First Case of Human Rights Violations is Filed under the German Due Diligence Act
A little-noticed but important development occured this week, that demonstrates how labor and human rights is impacting the supply chain landscape- and also shows how ESG laws are evolving much more quickly in Europe than in North America.
The firm Due Diligence Design reported how Bangladeshi workers represented by the trade union, NGWF, filed the first complaint against Tom Tailor, Amazon, and IKEA under the German Supply Chain Due Diligence Act for not “adequately monitoring” the conditions in their factories and for “endangering the workplace safety for employees.” The complaint was filed with the Federal Office of Economics and Export Control, (BAFA), the regulator for the German Supply Chain Due Diligence Act, which will now decide whether to take further action against the companies. Due Diligence Design are experts in responsible business conduct due diligence on human rights, labour, and environmental risk. in the area of helping clients, by providing deep intelligence, technical guidance and a systematic and pragmatic approach on high-risk due diligence issues across multiple sectors.
In April, affected workers represented by the trade union, the National Garment Workers Federation (NGWF), with support from the European Center for Constitutional and Human Rights (ECCHR) and NGO FEMNET filed the first complaint under the German Supply Chain Due Diligence Act against Tom Tailor, Amazon, and Ikea.
The complaint was filed with the Federal Office of Economics and Export Control, (BAFA), the regulator for the German Supply Chain Due Diligence Act. BAFA will now decide whether to take further action against the companies. This can include requiring the companies to take action to fulfil their obligations under the law and financial penalties. BAFA does not have a set timeline to address complaints.
This is a historic development, as it shows how European laws are beginning to have more “teeth”, and are beginning to create litigative events that companies like Amazon, Walmart, H&M, Nike, and other apparel manufacturers will need to navigate more and more in the near future. This legislation will begin to bring the importance of paying attention to labor rights in supply chains “home”. Our prior research showed that many supply chain leaders have remained “psychologically distant” from the realities of modern slavery, which requires awareness of its context and complexities. While corporations have increasingly sought to manage modern slavery risk in their supply chains, their understanding of what modern slavery is and what should be managed remains limited. Based on our interviews with supply chain leaders, we argued that a key problem with firms’ efforts to manage modern slavery risk is that it is a psychologically distant concept for them. Impending legislation that prosecutes firms that tolerate labor violations in their supply chain will certainly create greater awareness of this.
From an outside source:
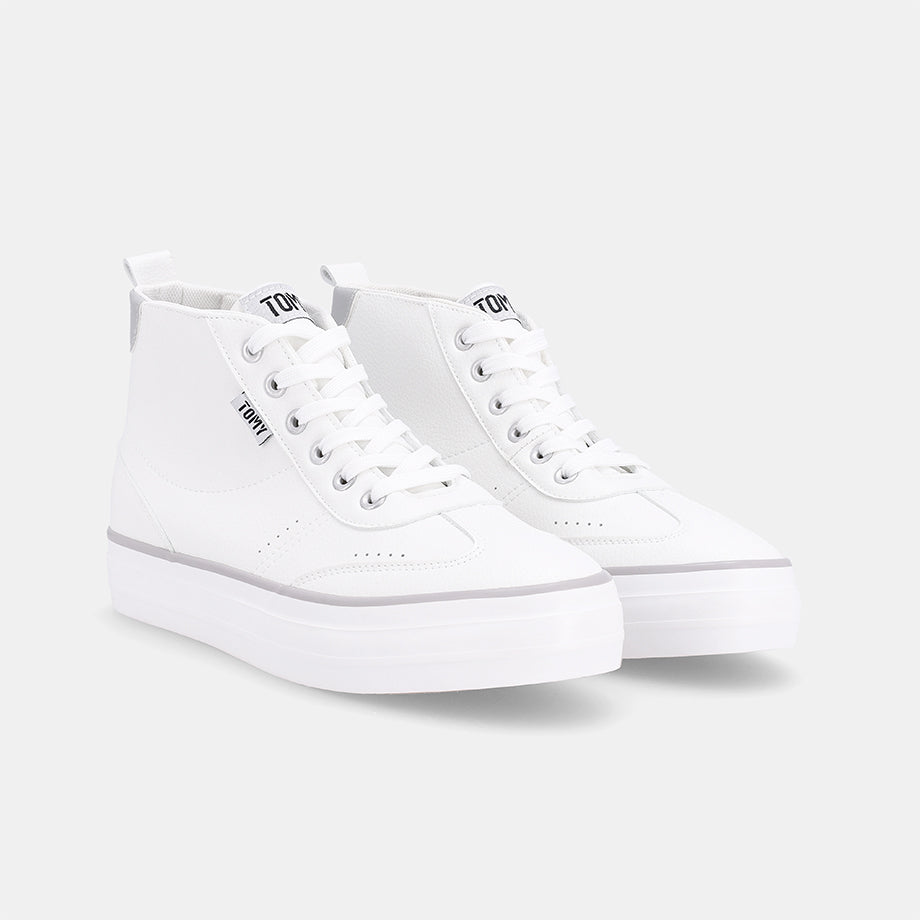 Harper Hi-top Sneaker - White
A number of other forces are also impacting the tolerance for companies to no longer ignore developments such as the following:
- Inflation Reduction Act: Sizeable incentives to expedite manufacturers’ transition to reduce carbon
- Forced Labor Prevention Act: Onus on companies importing to US to show proof of [tbc] third-party audit
- Uyghur Forced Labor Prevention Act (UFLPA): bans any goods produced, mined, or manufactured in China’s Xinjiang Uyghur
- Germany’s Supply Chain Due Diligence Act
- EU’s Corporate Sustainability Reporting Directive
- Investors, led by BlackRock, increasingly compelling companies to track and report ESG impact
- SEC transparency and metrics on Scope 1, 2 &3
- The Supply Chain Due Diligence Act was adopted in June 2021 and came into force in January 2023. It imposes a corporate duty on companies to establish, implement and update due diligence procedures. The Act applies to companies with a registered office or principal place of business in Germany, and to foreign companies with a branch office in Germany.
- The German Supply Chain Act applies to companies with 3000 employees in Germany, changing to 1000 employees from 2024.
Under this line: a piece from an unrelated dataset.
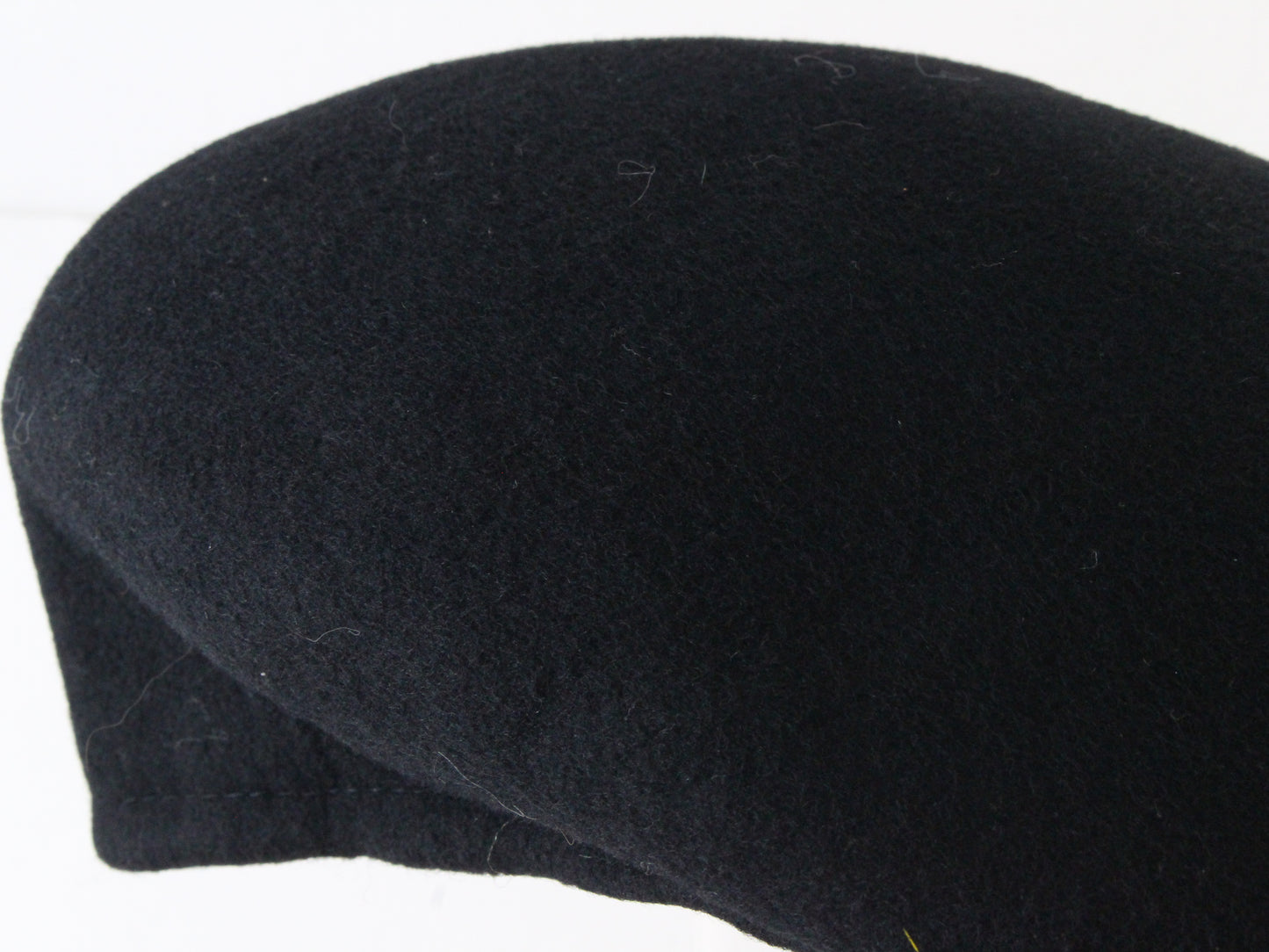 Brooks Mens Black Wool Felt Devon Hat Newsboy Sport Cap MULTIPLE SIZES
- The German Supply Chain Act includes sanctions for non-compliance, including pecuniary sanctions based on company turnover. Companies with average annual sales of more than €400 million can be issued fines of up to two percent of their average worldwide annual sales.
- The Act includes a special provision which allows for German-registered trade unions or NGOs to bring civil cases on behalf of parties that have suffered human rights violations within the scope of the law. Although the law expressly clarified that it does not give rise to any new liability under civil law, this procedural feature will likely increase the number of lawsuits for alleged human rights violations in German courts.
- The National Garment Workers Federation (NGWF) is the largest trade union federation in the garment sector in Bangladesh and is an affiliate of IndustriALL Global Union.
- ECCHR is a legal and advocacy organisation. It has several current legal cases against companies in Europe for environmental and human rights breaches which we have tracked in the Responsible Business Conduct brief on litigation. ECCHR is also the NGO which brought the legal case in Germany against KiK for the Ali Enterprises factory fire in Pakistan. In January 2019, the Court rejected the lawsuit on the basis that the statute of limitations had expired.
- FEMNET is a German-headquartered NGO that works on labour and human rights for women, including in the garment supply chain.